Alice Step 1 — an issue of law based on underlying facts

            The decision the other day in Cardionet, LLC et al. v. Infobionic, Inc. is significant.  The decision solidifies that the Alice Step 1 inquiry is an issue of law based on underlying facts. Just as the Berkheimer case did a few years ago — stating that Alice Step 2 is an issue of law based on underlying facts — the Cardionet decision should breathe a little bit of sanity into future patent eligibility decisions by the Federal Circuit, district courts, and the Patent Office.

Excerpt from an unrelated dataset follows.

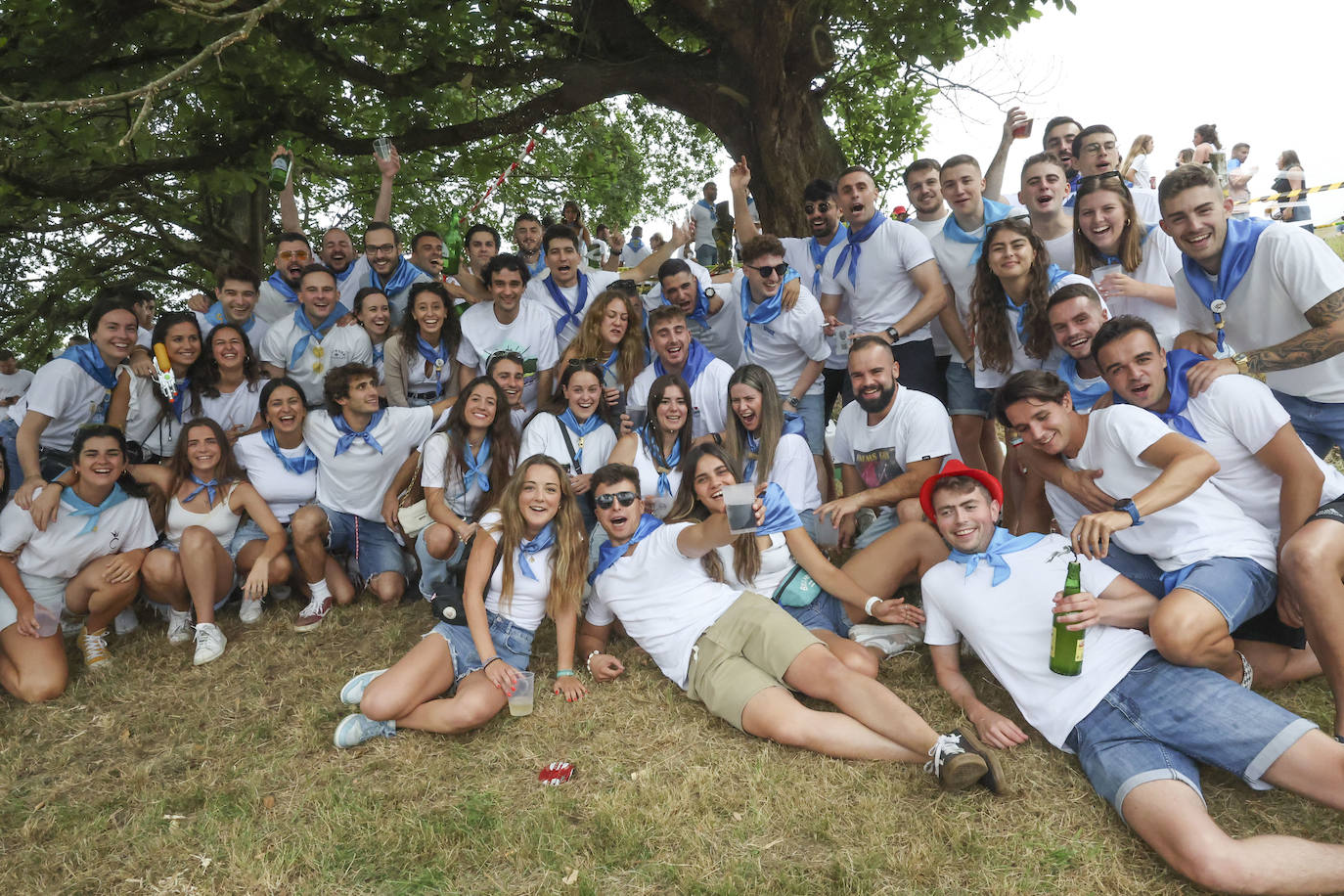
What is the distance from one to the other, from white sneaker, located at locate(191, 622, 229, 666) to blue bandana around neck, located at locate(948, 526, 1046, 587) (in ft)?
14.2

            The appeal in Cardionet stems from a ruling by a district court judge on a 12(b)(6) motion. Apparently, the district court judge ruled that the claims were abstract ideas and granted the motion.  The majority in Cardionet looked to the intrinsic evidence of the written description of the patent-at-issue to determine if there were any asserted advantages provided by the claimed invention.  In doing so, the panel found several advantages recited in that patent’s written description.  Normally, one would consider a patent’s written description to be intrinsic evidence in a case.  The Cardionet majority also cited Visual Memory v. Nvidia for drawing factual inferences from a patent’s written description (specification): “Weighing ‘all factual inferences drawn from the specification . . . in favor of Visual Memory, the non-moving party,’ we reversed the district court’s decision that the claims were ineligible.” Slip Opinion at 15.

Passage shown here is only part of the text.